A pesar de lo amplio de la variedad de Hacienda de Letras, tal parece que sus vinos estrellas eran el Ruby Cabernet y el Chardonnay, al menos ésos eran los que más podían comprarse en las diferentes carpas y de los cuales las botellas pululaban en el paisaje; así que, a fuerza de no mezclar, preferí el primero y no le hice el feo a un par de botellas. Incluso hoy domingo que escribo estas líneas, agobiado por el teclado y el férreo calor de una canícula que se despide con fuerza, cometo la osadía de echar a perder el vino con un poco de limón, soda y hielos, prepararme un tinto de verano.
En lo personal conozco y me gusta mucho el vino de la casa Leal (aunque hace un par de años que le perdí la pista) también he probado algunos de la bodega Santa Elena y, en mi chauvinismo del pueblito, consumo morapio de Valle Redondo (también los jugos de esta marca son exclusivos en mi alacena), según un documento de José Tomás Palacios Medellín, un investigador de la UNAM que me he encontrado en internet, en esta empresa radicada en Aguascalientes se produce “3,700.000 litros de vino al año, del cual el 70% es vino tinto elaborado con uvas Cabernet Sauvignon; Barbera y Petite Sirah; el 30% restante es vino blanco de uvas Riesling, Sauvignon Blanc y Blanc de Blancs”. Según entiendo existen algunos productores locales que generan vino artesanal, exclusivamente para su propio consumo. Ante esta incipiente pero sólida forma de recuperar la cultura de la vid, es necesario crear mecanismos jurídicos para coadyuvar a la industria, en principio una marca colectiva o el intentar crear una denominación de origen no suenan descabellados.

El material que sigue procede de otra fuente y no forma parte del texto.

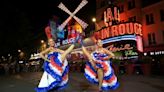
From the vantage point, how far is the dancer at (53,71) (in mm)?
9359

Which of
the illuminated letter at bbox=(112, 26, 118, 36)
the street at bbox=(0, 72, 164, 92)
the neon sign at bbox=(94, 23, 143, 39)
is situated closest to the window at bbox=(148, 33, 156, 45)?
the neon sign at bbox=(94, 23, 143, 39)

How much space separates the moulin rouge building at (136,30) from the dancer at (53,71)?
30860 millimetres

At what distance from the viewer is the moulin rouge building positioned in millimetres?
41688

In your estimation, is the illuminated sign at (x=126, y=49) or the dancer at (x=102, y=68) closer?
the dancer at (x=102, y=68)

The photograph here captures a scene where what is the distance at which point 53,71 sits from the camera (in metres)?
9.47

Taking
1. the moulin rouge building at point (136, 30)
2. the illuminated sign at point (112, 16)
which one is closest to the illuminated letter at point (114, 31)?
the moulin rouge building at point (136, 30)

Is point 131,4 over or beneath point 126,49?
over

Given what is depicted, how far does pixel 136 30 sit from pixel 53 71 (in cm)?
3380

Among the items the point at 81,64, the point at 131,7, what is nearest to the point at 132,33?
the point at 131,7

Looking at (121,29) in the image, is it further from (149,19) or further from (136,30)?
(149,19)

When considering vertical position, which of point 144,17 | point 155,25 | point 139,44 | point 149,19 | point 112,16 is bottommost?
point 139,44

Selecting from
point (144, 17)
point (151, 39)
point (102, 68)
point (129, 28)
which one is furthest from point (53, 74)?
point (144, 17)

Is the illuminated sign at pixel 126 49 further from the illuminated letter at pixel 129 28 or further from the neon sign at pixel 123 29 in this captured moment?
the illuminated letter at pixel 129 28

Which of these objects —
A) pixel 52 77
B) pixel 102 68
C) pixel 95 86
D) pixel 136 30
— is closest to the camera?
pixel 52 77
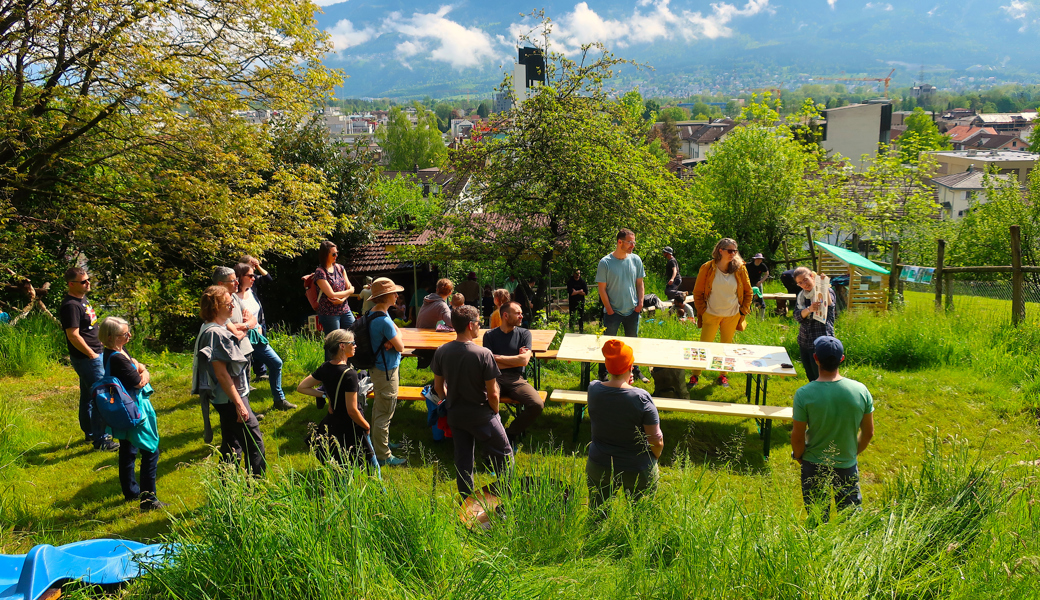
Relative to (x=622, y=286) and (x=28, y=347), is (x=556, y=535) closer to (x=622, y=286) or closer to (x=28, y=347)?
(x=622, y=286)

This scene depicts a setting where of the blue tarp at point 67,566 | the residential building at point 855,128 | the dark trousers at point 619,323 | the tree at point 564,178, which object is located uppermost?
the residential building at point 855,128

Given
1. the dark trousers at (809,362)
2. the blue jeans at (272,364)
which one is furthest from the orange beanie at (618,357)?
the blue jeans at (272,364)

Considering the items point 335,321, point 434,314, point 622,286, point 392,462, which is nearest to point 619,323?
point 622,286

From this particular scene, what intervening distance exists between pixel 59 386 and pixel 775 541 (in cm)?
853

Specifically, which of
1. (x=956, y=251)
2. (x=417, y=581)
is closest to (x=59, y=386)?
(x=417, y=581)

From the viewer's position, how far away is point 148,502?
481 cm

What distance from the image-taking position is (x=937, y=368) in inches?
316

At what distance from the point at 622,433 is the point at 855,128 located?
74756 millimetres

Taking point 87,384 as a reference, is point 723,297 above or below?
above

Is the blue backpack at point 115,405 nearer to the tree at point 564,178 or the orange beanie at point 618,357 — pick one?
the orange beanie at point 618,357

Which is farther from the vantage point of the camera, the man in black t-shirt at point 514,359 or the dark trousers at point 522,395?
the dark trousers at point 522,395

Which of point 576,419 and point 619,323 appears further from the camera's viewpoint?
point 619,323

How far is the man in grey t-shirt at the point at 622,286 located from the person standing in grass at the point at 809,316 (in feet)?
5.49

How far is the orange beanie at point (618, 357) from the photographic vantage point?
12.4 ft
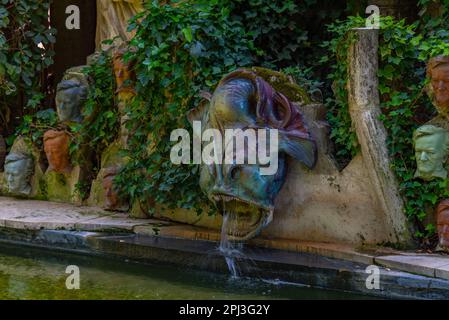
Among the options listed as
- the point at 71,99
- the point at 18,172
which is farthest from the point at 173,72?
the point at 18,172

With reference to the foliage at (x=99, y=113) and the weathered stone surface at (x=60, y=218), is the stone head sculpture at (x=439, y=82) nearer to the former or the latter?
the weathered stone surface at (x=60, y=218)

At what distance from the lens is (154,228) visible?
723 cm

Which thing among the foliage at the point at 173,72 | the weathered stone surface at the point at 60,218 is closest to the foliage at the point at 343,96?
the foliage at the point at 173,72

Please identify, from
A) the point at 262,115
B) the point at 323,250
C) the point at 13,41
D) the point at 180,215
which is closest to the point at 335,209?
the point at 323,250

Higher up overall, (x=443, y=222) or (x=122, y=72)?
(x=122, y=72)

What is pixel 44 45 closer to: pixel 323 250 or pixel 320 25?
pixel 320 25

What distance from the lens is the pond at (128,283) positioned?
5871 millimetres

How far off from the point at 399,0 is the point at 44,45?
3.77 metres

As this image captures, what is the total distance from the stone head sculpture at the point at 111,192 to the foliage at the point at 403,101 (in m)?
2.27

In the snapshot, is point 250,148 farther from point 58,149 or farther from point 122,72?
point 58,149

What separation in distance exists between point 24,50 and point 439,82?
183 inches

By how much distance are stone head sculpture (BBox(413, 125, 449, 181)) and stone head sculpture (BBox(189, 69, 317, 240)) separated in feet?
2.76

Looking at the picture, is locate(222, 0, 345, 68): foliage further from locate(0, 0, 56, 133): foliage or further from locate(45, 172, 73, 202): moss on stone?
locate(0, 0, 56, 133): foliage

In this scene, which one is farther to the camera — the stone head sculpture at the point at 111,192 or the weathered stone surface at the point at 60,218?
the stone head sculpture at the point at 111,192
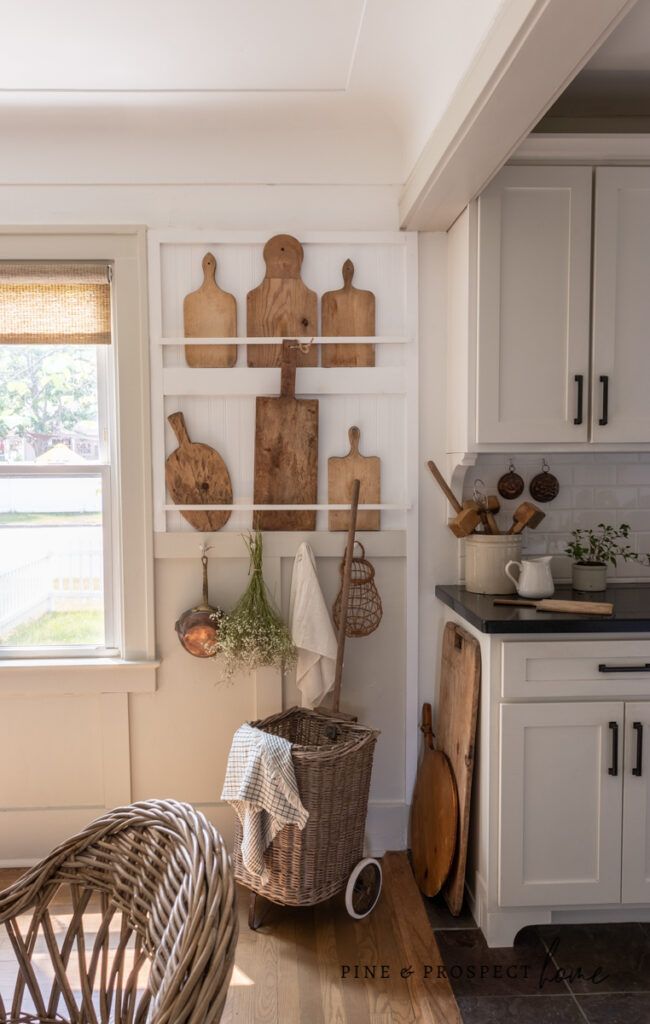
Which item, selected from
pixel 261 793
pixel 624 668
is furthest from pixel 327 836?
pixel 624 668

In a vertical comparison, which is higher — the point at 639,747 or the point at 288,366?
the point at 288,366

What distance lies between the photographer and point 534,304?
8.13ft

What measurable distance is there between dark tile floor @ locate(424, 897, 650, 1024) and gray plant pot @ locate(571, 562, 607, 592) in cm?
106

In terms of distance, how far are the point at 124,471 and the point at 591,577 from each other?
1658mm

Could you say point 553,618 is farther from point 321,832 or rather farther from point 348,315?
point 348,315

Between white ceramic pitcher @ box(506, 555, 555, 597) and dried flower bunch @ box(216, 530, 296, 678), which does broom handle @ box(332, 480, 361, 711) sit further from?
white ceramic pitcher @ box(506, 555, 555, 597)

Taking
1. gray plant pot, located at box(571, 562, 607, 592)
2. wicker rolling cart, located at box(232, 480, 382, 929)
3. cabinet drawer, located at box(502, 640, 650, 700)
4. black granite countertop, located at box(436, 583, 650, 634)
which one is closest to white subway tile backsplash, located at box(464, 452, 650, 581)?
gray plant pot, located at box(571, 562, 607, 592)

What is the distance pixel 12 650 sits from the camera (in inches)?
112

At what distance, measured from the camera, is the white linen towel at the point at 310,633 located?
268 centimetres

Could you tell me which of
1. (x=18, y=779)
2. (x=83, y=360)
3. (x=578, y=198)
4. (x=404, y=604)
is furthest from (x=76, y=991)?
(x=578, y=198)

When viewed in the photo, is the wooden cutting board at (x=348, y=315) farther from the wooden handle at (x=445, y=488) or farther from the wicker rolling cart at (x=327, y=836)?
the wicker rolling cart at (x=327, y=836)

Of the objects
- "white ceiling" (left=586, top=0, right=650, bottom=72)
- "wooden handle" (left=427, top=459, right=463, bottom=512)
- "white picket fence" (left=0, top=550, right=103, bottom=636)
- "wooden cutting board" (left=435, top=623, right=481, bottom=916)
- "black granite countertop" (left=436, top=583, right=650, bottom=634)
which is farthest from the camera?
"white picket fence" (left=0, top=550, right=103, bottom=636)

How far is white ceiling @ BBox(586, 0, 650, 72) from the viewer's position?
200 cm

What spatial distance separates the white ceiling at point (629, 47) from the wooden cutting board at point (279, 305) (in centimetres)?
109
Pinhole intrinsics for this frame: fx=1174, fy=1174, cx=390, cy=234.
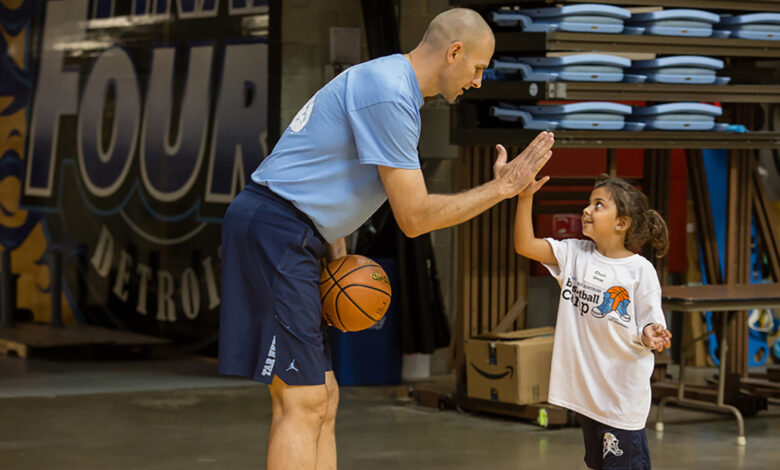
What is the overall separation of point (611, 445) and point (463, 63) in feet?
5.75

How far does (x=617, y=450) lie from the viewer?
181 inches

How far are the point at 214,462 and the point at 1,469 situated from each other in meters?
1.02

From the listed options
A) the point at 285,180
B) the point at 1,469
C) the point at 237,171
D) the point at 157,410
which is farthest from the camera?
the point at 237,171

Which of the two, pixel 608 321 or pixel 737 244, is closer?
pixel 608 321

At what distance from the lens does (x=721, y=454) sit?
20.4 ft

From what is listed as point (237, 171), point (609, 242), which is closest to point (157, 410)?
point (237, 171)

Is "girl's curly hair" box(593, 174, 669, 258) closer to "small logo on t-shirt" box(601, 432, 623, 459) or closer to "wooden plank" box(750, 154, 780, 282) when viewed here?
"small logo on t-shirt" box(601, 432, 623, 459)

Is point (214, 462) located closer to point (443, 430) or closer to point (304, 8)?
point (443, 430)

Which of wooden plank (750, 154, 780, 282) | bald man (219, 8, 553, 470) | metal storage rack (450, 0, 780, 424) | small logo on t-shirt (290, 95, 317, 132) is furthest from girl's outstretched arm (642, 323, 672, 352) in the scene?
wooden plank (750, 154, 780, 282)

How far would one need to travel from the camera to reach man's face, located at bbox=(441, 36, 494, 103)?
3738mm

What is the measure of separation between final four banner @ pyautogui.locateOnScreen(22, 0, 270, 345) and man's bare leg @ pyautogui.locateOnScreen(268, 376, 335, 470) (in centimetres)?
511

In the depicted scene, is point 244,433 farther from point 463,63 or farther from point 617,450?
point 463,63

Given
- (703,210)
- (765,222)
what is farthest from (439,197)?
(765,222)

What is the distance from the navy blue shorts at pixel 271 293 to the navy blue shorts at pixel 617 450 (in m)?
1.39
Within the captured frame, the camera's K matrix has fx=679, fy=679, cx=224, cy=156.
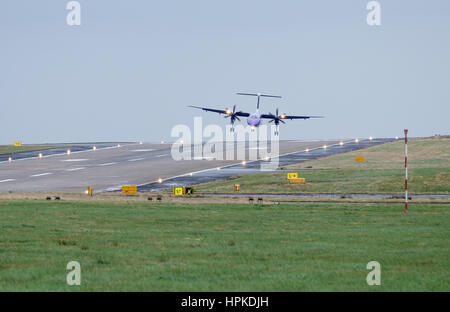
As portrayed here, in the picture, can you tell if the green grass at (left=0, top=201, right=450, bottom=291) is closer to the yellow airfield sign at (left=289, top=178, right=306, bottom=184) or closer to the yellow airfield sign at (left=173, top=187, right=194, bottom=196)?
the yellow airfield sign at (left=173, top=187, right=194, bottom=196)

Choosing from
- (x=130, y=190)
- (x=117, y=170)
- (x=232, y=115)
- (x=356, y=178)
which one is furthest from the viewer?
(x=232, y=115)

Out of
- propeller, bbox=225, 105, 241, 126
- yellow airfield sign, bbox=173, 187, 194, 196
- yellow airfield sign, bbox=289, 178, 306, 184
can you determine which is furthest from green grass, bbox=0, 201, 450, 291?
propeller, bbox=225, 105, 241, 126

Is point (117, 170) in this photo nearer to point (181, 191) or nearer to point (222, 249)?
point (181, 191)

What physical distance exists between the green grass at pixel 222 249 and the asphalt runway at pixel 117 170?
30776 millimetres

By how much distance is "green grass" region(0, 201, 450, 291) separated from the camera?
15.4m

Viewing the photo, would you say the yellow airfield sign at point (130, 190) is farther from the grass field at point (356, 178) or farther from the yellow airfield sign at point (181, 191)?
the grass field at point (356, 178)

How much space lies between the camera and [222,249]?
2034cm

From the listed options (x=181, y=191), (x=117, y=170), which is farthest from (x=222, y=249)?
(x=117, y=170)

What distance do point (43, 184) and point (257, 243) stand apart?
47.6 m

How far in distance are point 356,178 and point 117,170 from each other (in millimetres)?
30114

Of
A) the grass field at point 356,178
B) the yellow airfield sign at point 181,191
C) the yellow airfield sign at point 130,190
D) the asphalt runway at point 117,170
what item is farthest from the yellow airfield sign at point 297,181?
the yellow airfield sign at point 130,190

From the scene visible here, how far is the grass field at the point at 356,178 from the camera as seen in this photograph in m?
55.4

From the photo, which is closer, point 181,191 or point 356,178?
point 181,191
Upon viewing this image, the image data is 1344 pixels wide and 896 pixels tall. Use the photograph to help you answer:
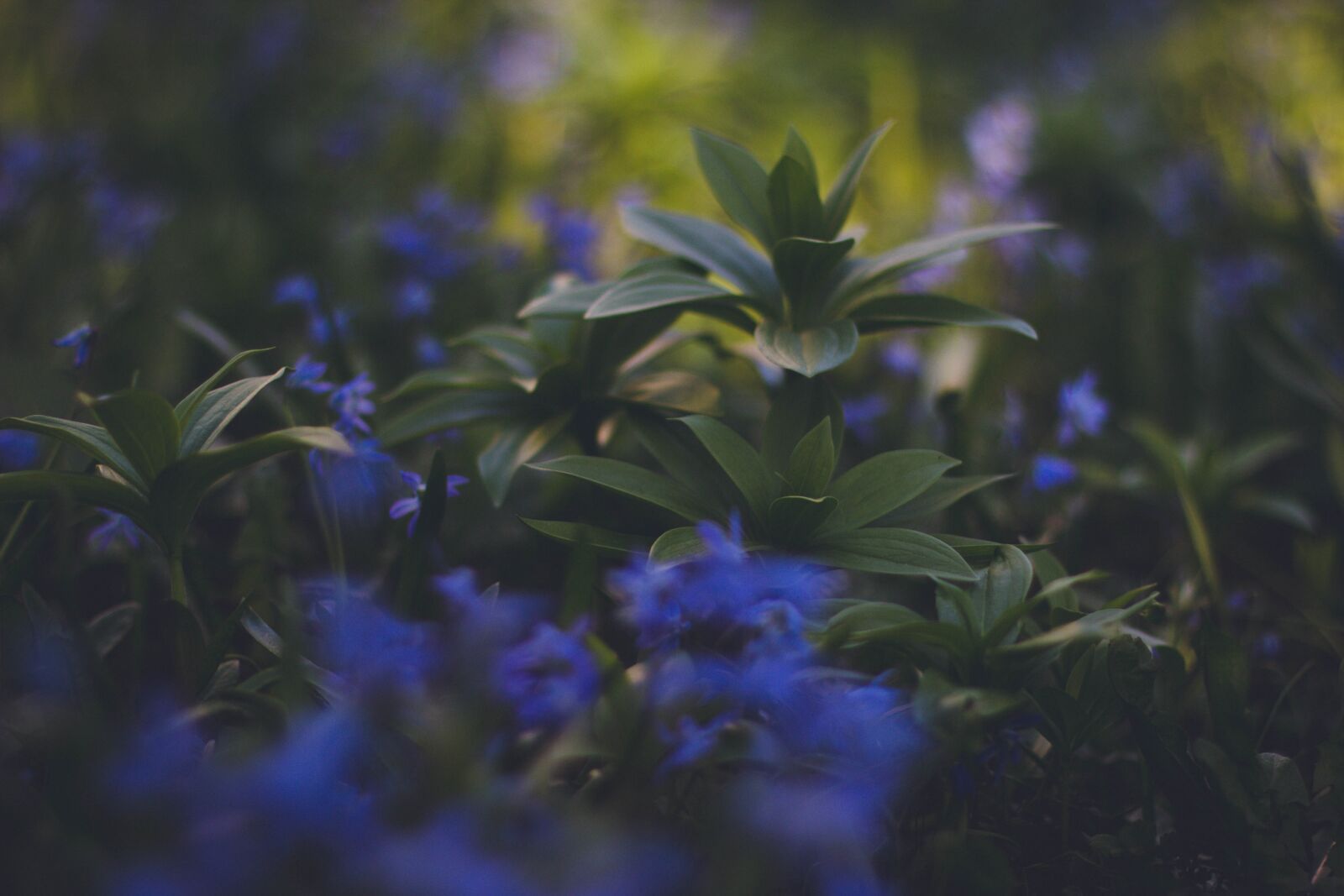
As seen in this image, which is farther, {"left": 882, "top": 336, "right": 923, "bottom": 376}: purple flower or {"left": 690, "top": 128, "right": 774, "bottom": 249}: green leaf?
{"left": 882, "top": 336, "right": 923, "bottom": 376}: purple flower

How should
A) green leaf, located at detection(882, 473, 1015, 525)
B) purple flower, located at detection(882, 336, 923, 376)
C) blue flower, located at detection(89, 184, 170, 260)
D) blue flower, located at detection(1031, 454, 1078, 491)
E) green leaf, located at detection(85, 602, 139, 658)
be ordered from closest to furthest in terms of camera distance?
green leaf, located at detection(85, 602, 139, 658) → green leaf, located at detection(882, 473, 1015, 525) → blue flower, located at detection(1031, 454, 1078, 491) → purple flower, located at detection(882, 336, 923, 376) → blue flower, located at detection(89, 184, 170, 260)

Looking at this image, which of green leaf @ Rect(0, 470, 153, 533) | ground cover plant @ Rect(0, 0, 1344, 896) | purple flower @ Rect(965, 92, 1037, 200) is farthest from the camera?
purple flower @ Rect(965, 92, 1037, 200)

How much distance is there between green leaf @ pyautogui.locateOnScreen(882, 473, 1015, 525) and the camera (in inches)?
44.4

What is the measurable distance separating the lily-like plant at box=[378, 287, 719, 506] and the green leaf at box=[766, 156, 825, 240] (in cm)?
20

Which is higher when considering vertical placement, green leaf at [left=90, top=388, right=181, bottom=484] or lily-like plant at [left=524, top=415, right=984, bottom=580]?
green leaf at [left=90, top=388, right=181, bottom=484]

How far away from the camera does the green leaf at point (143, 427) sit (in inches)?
35.9

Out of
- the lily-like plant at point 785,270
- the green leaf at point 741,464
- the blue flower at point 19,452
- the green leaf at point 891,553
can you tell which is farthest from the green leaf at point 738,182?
the blue flower at point 19,452

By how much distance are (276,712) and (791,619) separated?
20.6 inches

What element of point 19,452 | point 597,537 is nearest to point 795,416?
point 597,537

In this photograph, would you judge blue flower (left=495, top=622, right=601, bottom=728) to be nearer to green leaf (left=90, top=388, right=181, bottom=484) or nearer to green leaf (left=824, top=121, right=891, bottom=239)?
green leaf (left=90, top=388, right=181, bottom=484)

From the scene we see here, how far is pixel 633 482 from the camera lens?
3.48 ft

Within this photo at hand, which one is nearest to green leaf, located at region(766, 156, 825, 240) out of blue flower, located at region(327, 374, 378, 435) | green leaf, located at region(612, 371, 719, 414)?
green leaf, located at region(612, 371, 719, 414)

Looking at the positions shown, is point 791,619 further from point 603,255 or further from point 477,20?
point 477,20

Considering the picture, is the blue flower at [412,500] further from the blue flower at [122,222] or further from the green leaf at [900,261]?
the blue flower at [122,222]
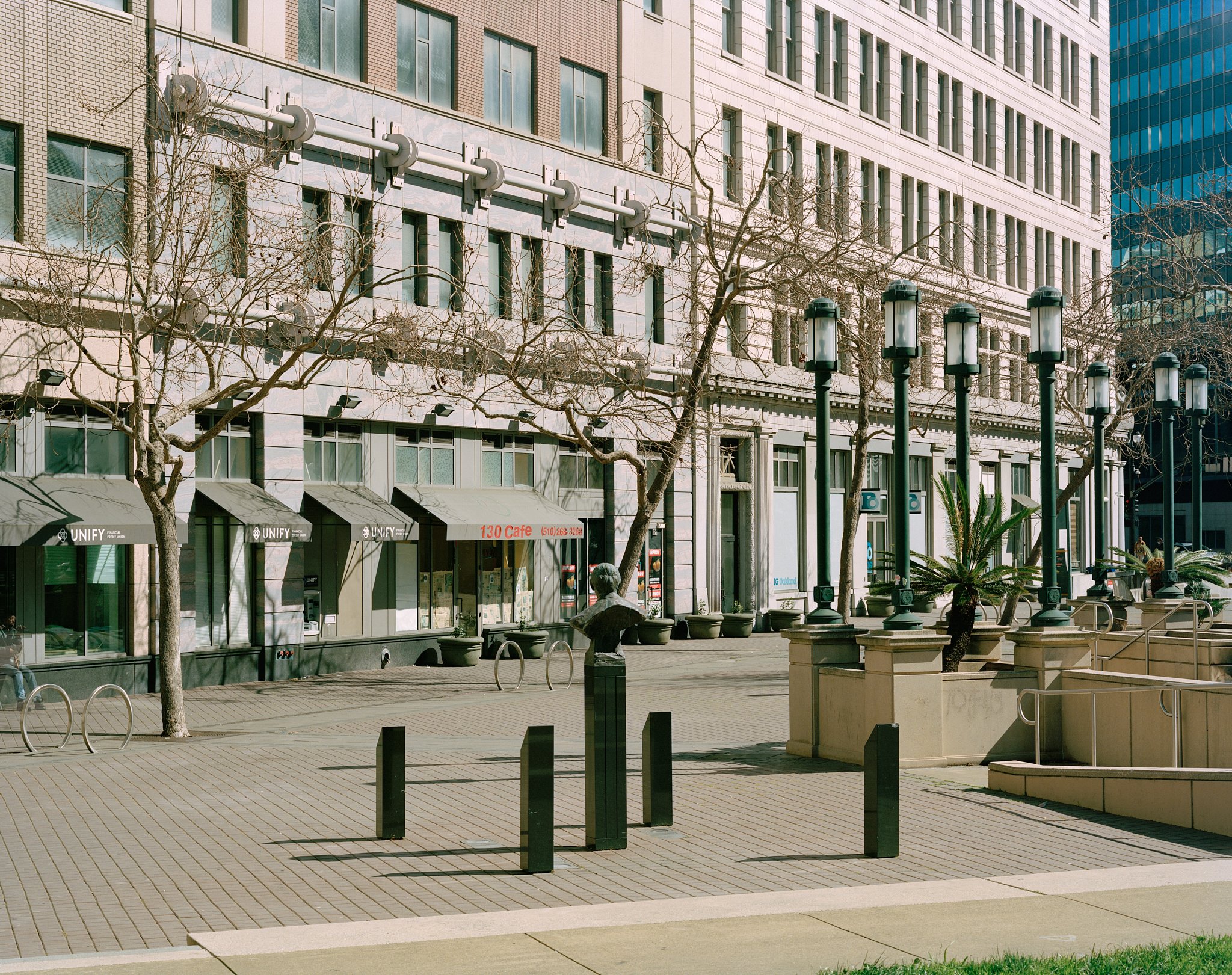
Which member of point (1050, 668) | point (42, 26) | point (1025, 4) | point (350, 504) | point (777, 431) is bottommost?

Si hay algo que me gusta en Sideways, es su ácida forma de retratar situaciones contradictorias, ambos amigos son disímbolos, el uno jovial y alegre, el otro taciturno y afectado por los múltiples rechazos a sus novelas y el divorcio de su mujer a la que todavía ama, de esta forma cada uno utiliza el vino como vehículo de sus emociones. Ambas caras, la alegría y la felicidad, son aquellos extremos de los que ese ser vivo en la botella también participa: en su novela El fin del mundo y un despiadado país de las Maravillas Murakami dice “¿Por qué bebes tanto? –me preguntó/ Quizá porque tengo miedo –dije/ Yo también tengo miedo y no bebo/ Tu miedo y el mío son distintos”; por el contrario en El jefe máximo Ignacio Solares narra la divertida anécdota de unos borrachitos condenados a la muerte por beodos “¡Tenemos derecho a una última voluntad! –gritó el que llevaba la botella… –¿Cuál es? –preguntó un soldado, ya con la espada desenvainada. –Que nos dejen acabarnos la botella –dijo levantándola en alto como un trofeo.” Y nosotros, desde ese lado festivo, como sibaritas de fin de semana, tuvimos en la vendimia como última voluntad una garrafa vacía.